Written task 1: List every piece of gear that the slingshot thread says am'z took along to test by the river.
Written task 2: In the slingshot thread, switch "pistol grip" to "hammer grip" and write out the part that opens with the words containing "Later I decided" and closes with "hurt like f***.".

Excerpted passage:

# Beers and Slings



## am'z (Jul 16, 2015)

On Saturday early evening I had some nice time with my sling and my girlfriend.

We decided to go out and spend few hours sitting next to our river called Warta.

I decided to take my home made backstop and test out some 15mm steel balls with double thera band and new large leather pouch.

We had some laughs first and few *beers...*

Later I decided to finally start shooting.

After two successful shots I had the miss pleasure of finding that my steel ball during the shot, got somehow twisted in the pouch and bands... and while they passed the forks it came back to my fingers, as I was holding it with pistol grip. Fortunately the speed was decreased because of the returning motion after the fork pass, but still hurt like f***.

So remember guys:

*NEVER... I SAY NEVER MIX SLINGS WITH EVEN A DROP OF ALKOHOL.*

As I was definitely not drunk but it let me to relax to much and forget my safety rules and shooting procedure...

I was fortunate enough to not brake it, but the bleeding took almost 3 hours to maintain. As for the pictures. They were made minutes after the shot and cleaning my hand from blood. The swelling is pretty bad and I even can't tie my shoes...

We Poles used to say "Głupi to ma zawsze szczęście" - Stupid it is always lucky.

There for please be smart... as luck runs out...


----------



## Imperial (Feb 9, 2011)

am'z said:


> *NEVER... I SAY NEVER MIX SLINGS WITH EVEN A DROP OF ALKOHOL.*


 :iono: wha ? no drinking of alcohol ? but? how am i going to make targets ! ? :drinkup:

im a practitioner of drinking responsibly and taking chances.


----------



## wll (Oct 4, 2014)

am'z said:


> On Saturday early evening I had some nice time with my sling and my girlfriend.
> 
> We decided to go out and spend few hours sitting next to our river called Warta.
> 
> ...


am'z

This is a pretty serious post, and booze and shooting don't mix for sure. The twisting of a pouch/bands can lead to some serious trouble as you encountered. 15mm steel balls are about 212grns, that is a heavy ball that can be used on large game and has lots of momentum, especially when using double TBG like you were ...YIKES ! - you are very lucky you did not hurt yourself worse... glad you are OK.

wll


----------



## am'z (Jul 16, 2015)

Thanks mate. I'm staing with lower cal. and single bands for a while. As soon my hand recovers ofc.

Wysłane z mojego SM-G350 przy użyciu Tapatalka


----------



## Viper010 (Apr 21, 2012)

Hope you feel better soon mate


----------



## Volp (Aug 25, 2014)

Wow! You will remember it!! 
But what doesn't kill you it makes you stronger! 
Take care

Volp


----------



## leon13 (Oct 4, 2012)

Autsch ! Fast recovery


----------



## oldmiser (Jan 22, 2014)

I do not drink(only soda Pop) ~But I have had my fair share of hand & smacked fingers trying to learn the PFS shooter..I just can not do it

so gave that up..besides it taktes to long to heal..Glad you did not do any more damage to your self..speedy recovery my friend..

oh yeah I wear slip on shoes with velcro tabs ..no tying..Best to you my friend~AKAOldmiser


----------



## Charles (Aug 26, 2010)

Supplied material:
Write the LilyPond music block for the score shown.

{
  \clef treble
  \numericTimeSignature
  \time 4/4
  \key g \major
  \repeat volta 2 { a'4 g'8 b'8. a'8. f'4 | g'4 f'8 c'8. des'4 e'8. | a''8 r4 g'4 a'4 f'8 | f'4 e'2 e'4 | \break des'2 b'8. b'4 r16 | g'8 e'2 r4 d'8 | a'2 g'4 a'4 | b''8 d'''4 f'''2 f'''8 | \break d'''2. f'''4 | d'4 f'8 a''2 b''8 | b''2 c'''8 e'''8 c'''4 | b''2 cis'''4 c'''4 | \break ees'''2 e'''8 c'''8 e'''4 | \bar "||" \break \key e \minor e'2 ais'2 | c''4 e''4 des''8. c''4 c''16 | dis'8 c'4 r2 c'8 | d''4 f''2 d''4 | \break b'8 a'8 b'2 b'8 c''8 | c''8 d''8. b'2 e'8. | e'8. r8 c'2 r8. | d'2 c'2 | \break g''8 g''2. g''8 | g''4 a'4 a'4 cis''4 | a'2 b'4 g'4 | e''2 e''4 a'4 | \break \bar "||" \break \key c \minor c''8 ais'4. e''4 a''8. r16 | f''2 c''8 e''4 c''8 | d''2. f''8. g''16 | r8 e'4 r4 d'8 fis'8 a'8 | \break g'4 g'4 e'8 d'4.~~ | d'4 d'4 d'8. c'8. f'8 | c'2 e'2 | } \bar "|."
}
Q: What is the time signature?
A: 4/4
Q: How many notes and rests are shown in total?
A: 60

Exercise result 1:
home made backstop
15mm steel balls
double thera band
new large leather pouch

Exercise result 2:
Later I decided to finally start shooting.

After two successful shots I had the miss pleasure of finding that my steel ball during the shot, got somehow twisted in the pouch and bands... and while they passed the forks it came back to my fingers, as I was holding it with hammer grip. Fortunately the speed was decreased because of the returning motion after the fork pass, but still hurt like f***.